Proposed amendment 116 by the European Parliament’s Committee on Civil Liberties, Justice and Home Affairs (Libe) calls for the providers of electronic communications services to ensure that there is sufficient protection in place against unauthorised access or alterations to the electronic communications data.
The amendment also calls for the confidentiality and safety of the transmission to be guaranteed by the nature of the means of transmission used or by state-of-the-art end-to-end encryption of the electronic communications data.
“Furthermore, when encryption of electronic communications data is used, decryption, reverse engineering or monitoring of such communications shall be prohibited,” the amendment reads.
The amendment goes on to state that: “Member states shall not impose any obligations on electronic communications service providers that would result in the weakening of the security and encryption of their networks and services.”
The Libe committee proposals come just days after Theresa May vowed tougher action on tech companies applying encryption.
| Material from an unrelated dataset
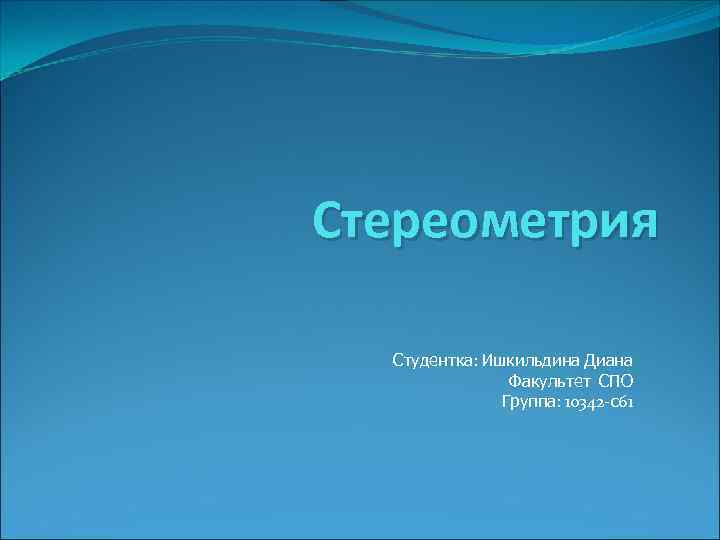 Стереометрия

Студентка: Ишкильдина Диана
Факультет СПО
Группа: 10342-с61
In particular, the amendment will pose a challenge to the UK government’s aim of keeping UK privacy and data protection laws consistent with EU laws to ensure the free flow of data after Brexit.
The UK government may have to rethink its stance, despite the Conservatives’ election promises that terrorists should have no “safe space” to conspire online.
If passed, amendment 116 would put EU law at odds with leaked Conservative plans to require telecommunications operators to provide real-time access to named individuals’ data through regulations on technical capabilities notices (TCNs) under the controversial Investigatory Powers Act (IP Act).
In terms of the IP Act, TCNs can be used to order companies with more than 10,000 UK users to adapt their technology to enable interception and metadata collection.
The IP Act currently also requires companies to remove “electronic protection”, where possible, when requested by the government.